In Germany, the Zettelkasten method is not so well known, although its creator (surprise!) was German. His name was Niklas Luhmann and he was a sociologist. Note boxes are a method of organising knowledge and putting what you have read and learned into context.

Luhmann wrote over 90,000 index cards (slips of paper), gave them an index number and put them in a physical drawer. I don’t want to explain the system any further here, as there are countless essays and videos on the subject. Especially in the English-speaking world, “Zettelkasten” is currently experiencing a real hype – not least due to programmes such as Obsidian, Notion, Logseq etc.
In principle, Luhmann created a note for interesting content in books, ideas, quotes and thoughts and linked related content. This resulted in literature notes and permanent notes with summaries in his own words. This way of working also means that you have to deal with different pieces of paper again and again, thus deepening your knowledge. Today we would call it a database with hyperlinks.
Notepad for bloggers and content creators?
I’ve spent a lot of time looking into this over the past few weeks, thinking about what the note box method could do for bloggers, content creators or for my job. Spoiler: Absolutely nothing!
I realised that a lot of people are interested in it and have tried to use “Zettelkasten” profitably for themselves. After all, the inventor of the Zettelkasten, Luhmann, has published 58 books and countless articles thanks to this method. Once you have filled the note box well and organised it into literature and permanent notes, all you have to do is reach in and the next book practically writes itself. At least that’s the theory and hope that makes notebooks so attractive to many people.
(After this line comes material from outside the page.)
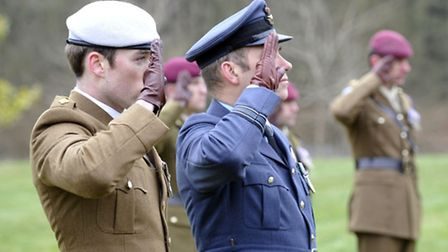 Operation Varsity service of remembrance, Marks Hall Estate, Essex. Servicemen salute during the min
This method can actually be helpful if you are collecting information on a specific topic with a specific goal – for example in research or if you want to write a book on a topic. Perhaps also if you have ONE big hobby and want to record and consolidate your knowledge.
However, if you are dealing with many different topics that mainly come from digital sources (which can certainly have overlaps and similarities), a card index is an unnecessary and overly complicated way to get back to the analogue past, which is also hardly usable for third parties.
In my opinion, Zettelkasten is also not a tool for knowledge management. Rather, it is there to structure and deepen a specific topic. As soon as many differenttopics are involved, card indexes are useless, except for additional effort.
Luhmann did not have access to the possibilities that we have today with wikis or apps such as Obsidian, Loqseq, Notion, etc. It was still a world in which knowledge was disseminated and recorded on paper. So he would either have had to tear pages out of books, physically copy them, cut them to size and glue them in, or he could immortalise fragments of them in his notebook.
Today, we can copy and paste any content, photograph it or save entire books, papers, websites and magazines as PDFs and make them searchable.

Note boxes are nothing more than the linking and summarising of notes and annotations. In Obsidian, you can use links, fuzzy search, tags or simply keywords and folders. For example, when I research topics on the subject of Home Assistant, the individual notes are given the tag “HA”. Topics such as Docker or backup also come up in Home Assistant. These can be easily linked to existing notes.
Luhmann couldn’t just say to his cupboard: Give me all the cards on topic XY from the last 2 years. In the digital world, this is a basic function. He was condemned to give all notes an index and to reference it at least once in another location. Otherwise he would never have found anything in his 90,000 notes.

Reasons why many fail with the note box
If you follow the discussions in various forums, on Reddit and in the Obsidian forum, you will realise that many people fail to implement the note box method. It often results in unnecessary work without bringing any real added value or gain in knowledge. Many try almost desperately to apply the method, fail and wonder what they are doing wrong.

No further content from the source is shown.